Our study may be accompanied by some limitations. Firstly, it was not possible to delineate a correct standardization by age of RRSO procedure. The mean age for RRSO was 46 years but a different age’s categorized analysis was not possible, because only Finch et al. [6] stratified results for age and the necessary data are missing. Secondly, even if we found larger samples size distinguishing BRCA 1 from BRCA 2 mutation carriers, information that can be drawn are still insufficient, not allowing definitive conclusions especially in BRCA 2 population. Thirdly, the mean follow up of the analyzed studies is of nearby 4 years; reasonably, longer follow up would be useful to better understand the impact of this procedure also in terms of quality of life. Finally, only studies of prospective nature have been analyzed because no randomized studies have been published in this setting. Even if it is clear that a randomized controlled study design would allow a better evaluation of risk reducing surgery on cancer risk and mortality reduction, it is generally accepted that a randomized approach would neither be acceptable nor ethical for the management of these patients and therefore, this field of research is limited to undertaking observational studies, with intrinsic methodological limitations [13].

Briefly, RRSO is highly effective in reducing OC, both BRCA 1 and BRCA 2 mutation carriers.
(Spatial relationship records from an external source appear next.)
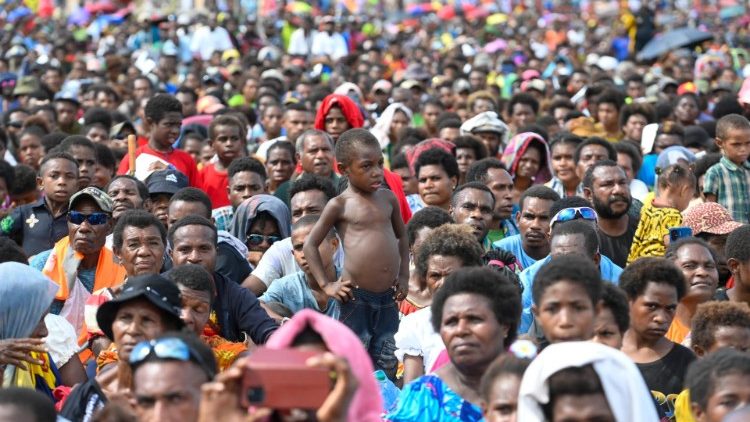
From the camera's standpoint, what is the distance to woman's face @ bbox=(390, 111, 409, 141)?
14.4 m

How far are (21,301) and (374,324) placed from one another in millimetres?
2205

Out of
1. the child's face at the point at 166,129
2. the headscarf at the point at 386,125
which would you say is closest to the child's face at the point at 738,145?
the child's face at the point at 166,129

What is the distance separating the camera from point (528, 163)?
11.8 metres

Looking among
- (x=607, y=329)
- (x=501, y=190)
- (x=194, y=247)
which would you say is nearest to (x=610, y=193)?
(x=501, y=190)

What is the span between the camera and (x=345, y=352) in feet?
14.4

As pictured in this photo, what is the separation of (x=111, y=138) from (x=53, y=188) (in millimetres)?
3944

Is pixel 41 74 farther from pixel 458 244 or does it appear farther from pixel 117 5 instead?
pixel 458 244

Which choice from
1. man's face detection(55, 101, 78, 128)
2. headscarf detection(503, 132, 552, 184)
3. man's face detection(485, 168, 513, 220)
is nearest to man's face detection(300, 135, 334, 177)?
man's face detection(485, 168, 513, 220)

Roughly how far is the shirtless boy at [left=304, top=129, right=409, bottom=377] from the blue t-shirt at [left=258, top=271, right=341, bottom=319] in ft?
0.84

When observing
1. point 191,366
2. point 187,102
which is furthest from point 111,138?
point 191,366

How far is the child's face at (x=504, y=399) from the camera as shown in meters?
5.05

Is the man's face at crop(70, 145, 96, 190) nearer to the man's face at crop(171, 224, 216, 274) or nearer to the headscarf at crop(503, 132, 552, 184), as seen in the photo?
the man's face at crop(171, 224, 216, 274)

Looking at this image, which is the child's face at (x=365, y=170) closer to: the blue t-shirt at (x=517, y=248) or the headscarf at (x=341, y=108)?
the blue t-shirt at (x=517, y=248)

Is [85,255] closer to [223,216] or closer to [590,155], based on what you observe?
[223,216]
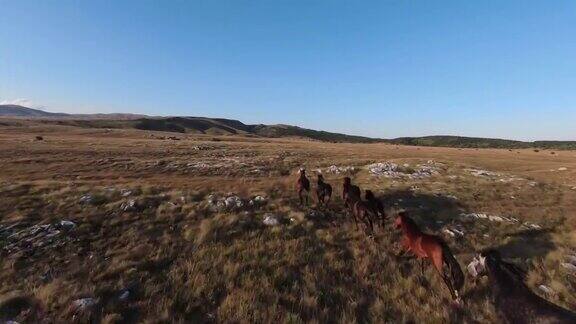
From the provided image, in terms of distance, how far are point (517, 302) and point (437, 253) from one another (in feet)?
9.12

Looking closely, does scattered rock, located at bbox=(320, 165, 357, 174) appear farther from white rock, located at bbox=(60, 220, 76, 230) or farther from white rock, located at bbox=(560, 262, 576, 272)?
white rock, located at bbox=(60, 220, 76, 230)

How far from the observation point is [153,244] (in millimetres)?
14305

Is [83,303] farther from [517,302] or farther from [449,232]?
[449,232]

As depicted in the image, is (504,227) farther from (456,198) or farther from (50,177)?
(50,177)

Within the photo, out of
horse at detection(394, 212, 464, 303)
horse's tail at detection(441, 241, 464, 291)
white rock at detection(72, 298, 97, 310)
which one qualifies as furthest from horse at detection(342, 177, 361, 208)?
white rock at detection(72, 298, 97, 310)

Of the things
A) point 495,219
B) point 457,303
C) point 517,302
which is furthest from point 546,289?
point 495,219

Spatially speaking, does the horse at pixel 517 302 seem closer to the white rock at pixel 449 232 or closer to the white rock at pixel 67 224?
the white rock at pixel 449 232

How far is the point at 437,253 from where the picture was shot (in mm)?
11250

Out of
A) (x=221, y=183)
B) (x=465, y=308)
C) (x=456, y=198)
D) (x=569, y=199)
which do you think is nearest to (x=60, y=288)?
(x=465, y=308)

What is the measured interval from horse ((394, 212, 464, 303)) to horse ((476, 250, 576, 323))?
4.43 feet

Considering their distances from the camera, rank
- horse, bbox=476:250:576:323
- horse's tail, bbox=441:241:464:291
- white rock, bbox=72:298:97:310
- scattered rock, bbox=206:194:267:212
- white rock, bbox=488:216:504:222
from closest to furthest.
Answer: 1. horse, bbox=476:250:576:323
2. white rock, bbox=72:298:97:310
3. horse's tail, bbox=441:241:464:291
4. scattered rock, bbox=206:194:267:212
5. white rock, bbox=488:216:504:222

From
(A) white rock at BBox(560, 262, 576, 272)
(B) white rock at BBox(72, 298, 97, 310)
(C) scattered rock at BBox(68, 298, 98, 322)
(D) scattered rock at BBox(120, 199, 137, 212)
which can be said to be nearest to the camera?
(C) scattered rock at BBox(68, 298, 98, 322)

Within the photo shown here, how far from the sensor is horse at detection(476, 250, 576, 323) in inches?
311

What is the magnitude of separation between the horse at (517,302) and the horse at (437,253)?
1351 mm
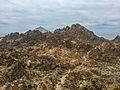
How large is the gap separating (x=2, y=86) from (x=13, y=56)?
127 ft

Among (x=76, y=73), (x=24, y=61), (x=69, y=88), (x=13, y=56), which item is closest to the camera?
(x=69, y=88)

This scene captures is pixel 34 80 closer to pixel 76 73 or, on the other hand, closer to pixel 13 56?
pixel 76 73

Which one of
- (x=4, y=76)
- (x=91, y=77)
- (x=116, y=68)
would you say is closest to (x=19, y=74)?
(x=4, y=76)

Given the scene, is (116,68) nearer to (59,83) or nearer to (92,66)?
(92,66)

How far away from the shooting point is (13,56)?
191875 mm

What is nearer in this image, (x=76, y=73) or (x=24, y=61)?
(x=76, y=73)

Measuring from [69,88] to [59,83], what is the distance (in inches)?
258

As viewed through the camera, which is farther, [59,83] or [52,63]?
[52,63]

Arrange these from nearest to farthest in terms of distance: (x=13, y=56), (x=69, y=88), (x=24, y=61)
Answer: (x=69, y=88) → (x=24, y=61) → (x=13, y=56)

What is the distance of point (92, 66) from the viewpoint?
183 metres

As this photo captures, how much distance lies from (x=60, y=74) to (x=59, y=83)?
1206 centimetres

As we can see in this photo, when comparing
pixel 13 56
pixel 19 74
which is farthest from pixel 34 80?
pixel 13 56

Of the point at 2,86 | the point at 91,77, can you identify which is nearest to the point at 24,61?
the point at 2,86

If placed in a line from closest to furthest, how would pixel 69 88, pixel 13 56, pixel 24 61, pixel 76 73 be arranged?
1. pixel 69 88
2. pixel 76 73
3. pixel 24 61
4. pixel 13 56
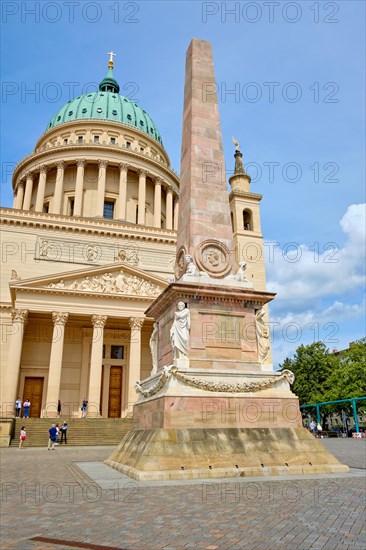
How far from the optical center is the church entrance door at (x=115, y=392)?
40531mm

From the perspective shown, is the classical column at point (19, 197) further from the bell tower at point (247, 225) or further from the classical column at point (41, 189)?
the bell tower at point (247, 225)

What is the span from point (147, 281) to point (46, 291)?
29.9 feet

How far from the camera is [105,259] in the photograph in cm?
4484

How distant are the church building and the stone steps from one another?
9.88 ft

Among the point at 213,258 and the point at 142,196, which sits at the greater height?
the point at 142,196

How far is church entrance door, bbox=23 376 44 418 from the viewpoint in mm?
39000

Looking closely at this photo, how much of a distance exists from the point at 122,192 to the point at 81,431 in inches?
1406

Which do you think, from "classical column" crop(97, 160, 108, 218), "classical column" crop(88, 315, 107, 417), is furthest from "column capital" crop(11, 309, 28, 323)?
"classical column" crop(97, 160, 108, 218)

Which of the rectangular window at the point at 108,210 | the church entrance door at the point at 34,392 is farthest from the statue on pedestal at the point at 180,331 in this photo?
the rectangular window at the point at 108,210

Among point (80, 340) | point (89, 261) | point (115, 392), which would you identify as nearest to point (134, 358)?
point (115, 392)

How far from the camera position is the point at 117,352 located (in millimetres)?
42719

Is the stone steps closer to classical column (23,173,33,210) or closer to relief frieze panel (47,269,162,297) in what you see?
relief frieze panel (47,269,162,297)

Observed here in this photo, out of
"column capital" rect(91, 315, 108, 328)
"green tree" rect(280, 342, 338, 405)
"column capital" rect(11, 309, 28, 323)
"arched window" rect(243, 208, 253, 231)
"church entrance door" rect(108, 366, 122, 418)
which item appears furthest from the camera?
"green tree" rect(280, 342, 338, 405)

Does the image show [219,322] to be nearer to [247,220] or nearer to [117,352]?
[117,352]
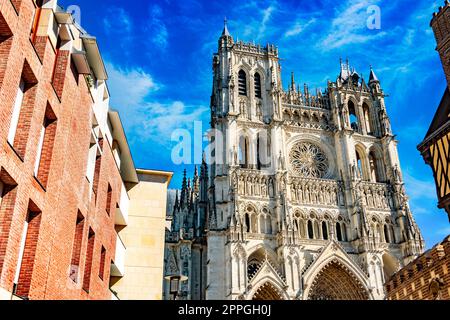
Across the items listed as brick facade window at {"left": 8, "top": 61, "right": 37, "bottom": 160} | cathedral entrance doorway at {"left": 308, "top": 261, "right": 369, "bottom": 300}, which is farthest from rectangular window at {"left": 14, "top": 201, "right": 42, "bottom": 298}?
cathedral entrance doorway at {"left": 308, "top": 261, "right": 369, "bottom": 300}

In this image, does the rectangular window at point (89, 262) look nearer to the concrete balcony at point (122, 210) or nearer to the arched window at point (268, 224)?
the concrete balcony at point (122, 210)

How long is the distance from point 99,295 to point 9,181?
744 cm

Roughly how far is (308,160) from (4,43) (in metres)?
36.1

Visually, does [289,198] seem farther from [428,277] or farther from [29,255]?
[29,255]

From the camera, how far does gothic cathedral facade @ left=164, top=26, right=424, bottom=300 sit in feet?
117

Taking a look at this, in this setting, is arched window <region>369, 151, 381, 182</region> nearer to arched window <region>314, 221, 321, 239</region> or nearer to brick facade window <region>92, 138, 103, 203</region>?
arched window <region>314, 221, 321, 239</region>

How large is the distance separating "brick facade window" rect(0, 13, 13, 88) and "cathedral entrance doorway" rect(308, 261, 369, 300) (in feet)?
106

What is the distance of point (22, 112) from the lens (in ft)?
30.3

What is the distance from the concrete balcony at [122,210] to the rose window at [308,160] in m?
24.1

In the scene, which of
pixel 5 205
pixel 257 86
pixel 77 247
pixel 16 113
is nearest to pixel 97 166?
pixel 77 247

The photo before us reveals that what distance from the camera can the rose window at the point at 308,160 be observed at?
41906 millimetres

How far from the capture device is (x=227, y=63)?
43812 mm

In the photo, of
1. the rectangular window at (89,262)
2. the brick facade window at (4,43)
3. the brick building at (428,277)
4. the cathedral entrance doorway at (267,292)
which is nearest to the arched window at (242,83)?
the cathedral entrance doorway at (267,292)
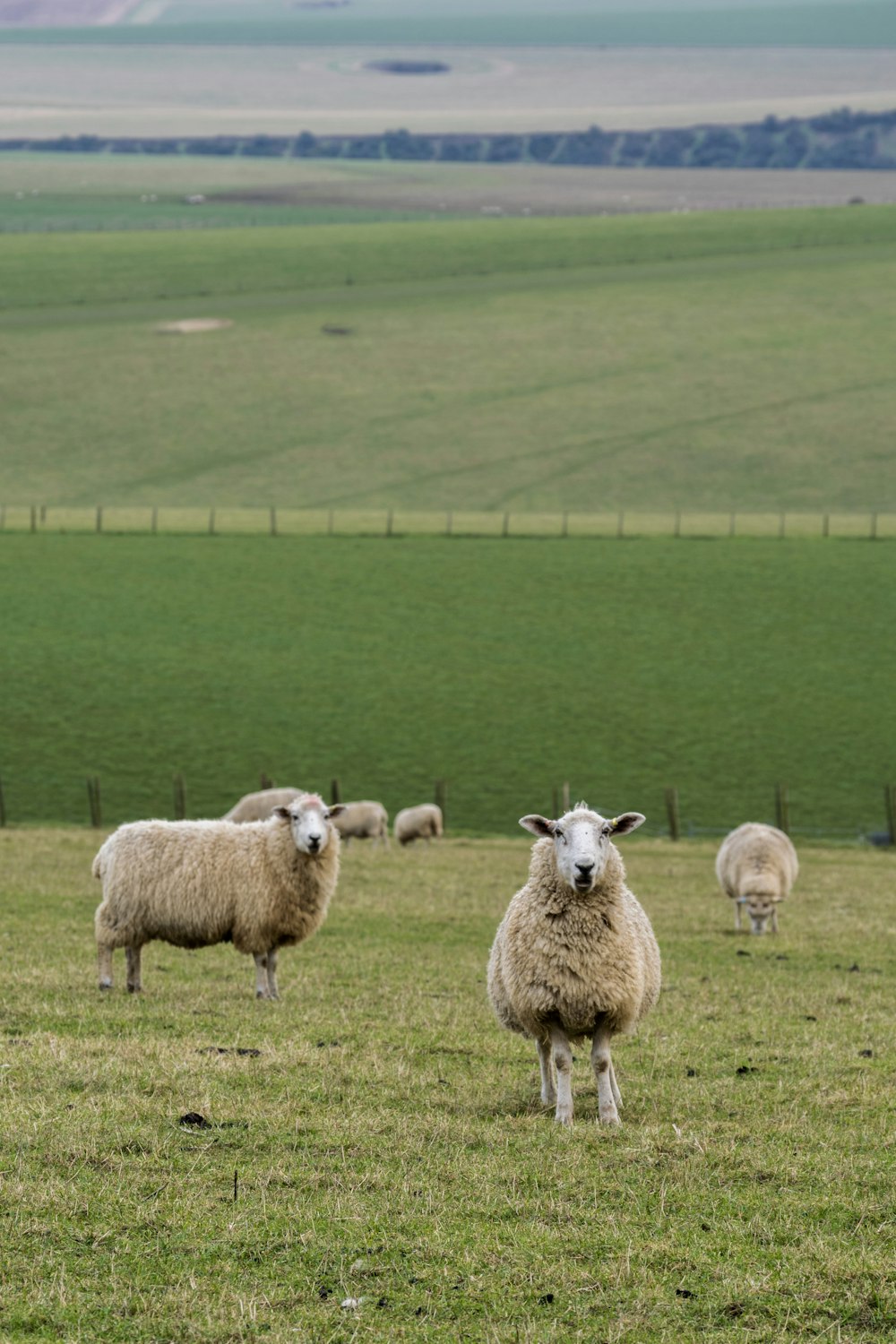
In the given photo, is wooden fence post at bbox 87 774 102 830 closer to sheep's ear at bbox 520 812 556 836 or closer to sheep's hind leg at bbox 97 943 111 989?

Long-term follow up data as well as data from studies concerning the management of oophorectomized BRCA 1 and BRCA 2 mutation carriers patients are needed to further confirm.


This meta-analysis provides an analysis of the benefit of RRSO – in term of ovarian cancer risk incidence and all-causes mortality – in patients with BRCA 1 and BRCA 2 mutation. Results could be used as reference data for clinical studies and clinical management.